Task statement | Each record has to be repeated exactly as given.
━━━ Information
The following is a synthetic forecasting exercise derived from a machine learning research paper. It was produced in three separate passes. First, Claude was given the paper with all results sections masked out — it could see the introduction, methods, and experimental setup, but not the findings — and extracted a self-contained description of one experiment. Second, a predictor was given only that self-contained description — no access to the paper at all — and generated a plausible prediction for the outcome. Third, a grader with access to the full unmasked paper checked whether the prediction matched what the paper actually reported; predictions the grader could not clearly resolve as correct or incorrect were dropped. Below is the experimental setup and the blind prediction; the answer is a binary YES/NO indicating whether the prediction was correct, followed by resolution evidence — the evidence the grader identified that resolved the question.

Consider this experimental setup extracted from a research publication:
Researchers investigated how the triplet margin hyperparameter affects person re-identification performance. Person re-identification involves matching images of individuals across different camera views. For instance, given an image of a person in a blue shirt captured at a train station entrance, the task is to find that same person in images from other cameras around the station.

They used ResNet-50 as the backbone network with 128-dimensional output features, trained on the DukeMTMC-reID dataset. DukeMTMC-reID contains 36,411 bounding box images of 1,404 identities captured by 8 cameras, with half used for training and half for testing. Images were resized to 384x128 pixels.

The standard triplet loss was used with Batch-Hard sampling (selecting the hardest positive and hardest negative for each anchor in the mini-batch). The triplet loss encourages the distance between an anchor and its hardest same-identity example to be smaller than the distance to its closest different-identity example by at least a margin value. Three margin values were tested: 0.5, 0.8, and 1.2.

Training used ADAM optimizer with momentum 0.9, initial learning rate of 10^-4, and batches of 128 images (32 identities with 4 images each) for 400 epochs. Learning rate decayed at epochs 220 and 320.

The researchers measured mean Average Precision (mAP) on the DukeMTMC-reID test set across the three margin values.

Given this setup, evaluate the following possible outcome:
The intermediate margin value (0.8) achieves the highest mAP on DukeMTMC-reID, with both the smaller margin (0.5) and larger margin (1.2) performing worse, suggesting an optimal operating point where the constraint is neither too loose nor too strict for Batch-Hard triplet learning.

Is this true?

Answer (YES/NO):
━━━━━━
Answer section |
The following is a synthetic forecasting exercise derived from a machine learning research paper. It was produced in three separate passes. First, Claude was given the paper with all results sections masked out — it could see the introduction, methods, and experimental setup, but not the findings — and extracted a self-contained description of one experiment. Second, a predictor was given only that self-contained description — no access to the paper at all — and generated a plausible prediction for the outcome. Third, a grader with access to the full unmasked paper checked whether the prediction matched what the paper actually reported; predictions the grader could not clearly resolve as correct or incorrect were dropped. Below is the experimental setup and the blind prediction; the answer is a binary YES/NO indicating whether the prediction was correct, followed by resolution evidence — the evidence the grader identified that resolved the question.

Consider this experimental setup extracted from a research publication:
Researchers investigated how the triplet margin hyperparameter affects person re-identification performance. Person re-identification involves matching images of individuals across different camera views. For instance, given an image of a person in a blue shirt captured at a train station entrance, the task is to find that same person in images from other cameras around the station.

They used ResNet-50 as the backbone network with 128-dimensional output features, trained on the DukeMTMC-reID dataset. DukeMTMC-reID contains 36,411 bounding box images of 1,404 identities captured by 8 cameras, with half used for training and half for testing. Images were resized to 384x128 pixels.

The standard triplet loss was used with Batch-Hard sampling (selecting the hardest positive and hardest negative for each anchor in the mini-batch). The triplet loss encourages the distance between an anchor and its hardest same-identity example to be smaller than the distance to its closest different-identity example by at least a margin value. Three margin values were tested: 0.5, 0.8, and 1.2.

Training used ADAM optimizer with momentum 0.9, initial learning rate of 10^-4, and batches of 128 images (32 identities with 4 images each) for 400 epochs. Learning rate decayed at epochs 220 and 320.

The researchers measured mean Average Precision (mAP) on the DukeMTMC-reID test set across the three margin values.

Given this setup, evaluate the following possible outcome:
The intermediate margin value (0.8) achieves the highest mAP on DukeMTMC-reID, with both the smaller margin (0.5) and larger margin (1.2) performing worse, suggesting an optimal operating point where the constraint is neither too loose nor too strict for Batch-Hard triplet learning.

Is this true?

Answer (YES/NO):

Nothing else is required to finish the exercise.